Roman Abramovich has acted as a go-between for Kyiv and Moscow on plans for peace talks, Ukraine’s president has confirmed.
Volodymyr Zelenskiy said the former owner of Premier League football club Chelsea had met him in Kyiv with a message from Russia and offered to bring a reply directly to Vladimir Putin.
In an interview with Sky News, Zelenskiy said Abramovich “wanted to give me the message that they (Russia) are ready to, that they want to understand what we are ready to do”, and had offered to take a reply “and give it to Putin”.
He added: “I said the question is not about us. You are fighting against us on our territory.
“And I said to him about Donbas, it was the key message, I said we will not leave and we will not go out from our territory. No, we will not give you a victory (in) such (a) way, and you will not get it.”

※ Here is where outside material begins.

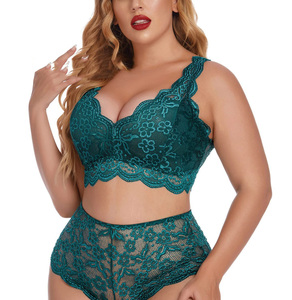 Ensemble de lingerie en dentelle transparente pour femmes, couleur unie, légèrement dodue, sans peluches, vente en gros - Product Image 1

Zelenskiy said he told Abramovich to tell the Russian president he was willing to meet “any time from tomorrow” in any location other than Russia or Belarus, and either bilaterally or with US president Donald Trump and European leaders.
He did not say when the meeting took place, but the Financial Times reported the pair had met in late May this year.
Abramovich was sanctioned by the UK shortly after Russia’s full-scale invasion of Ukraine in 2022 over his connections to Putin.
He has previously been involved in negotiations with Moscow and reportedly played a role in arranging a prisoner swap in 2022 that secured the release of five British men captured while fighting for Ukraine.
Zelenskiy is currently visiting the UK, and is expected to hold a private meeting with Britain’s King Charles on Monday.
On Sunday, he met Keir Starmer in Downing Street along with French president Emmanuel Macron and German chancellor Friedrich Merz.
In a joint statement on Sunday night, the leaders called on Putin to agree “an immediate and complete ceasefire” and condemned Russia’ “large-scale missile and drone attacks” on Ukrainian cities.
On the same day, a Russian drone strike killed three people waiting at a bus stop in south-eastern Ukraine, while a separate attack damaged a storage centre for spent nuclear fuel nine miles from the Chernobyl power plant.
Officials said radiation remains within safe levels.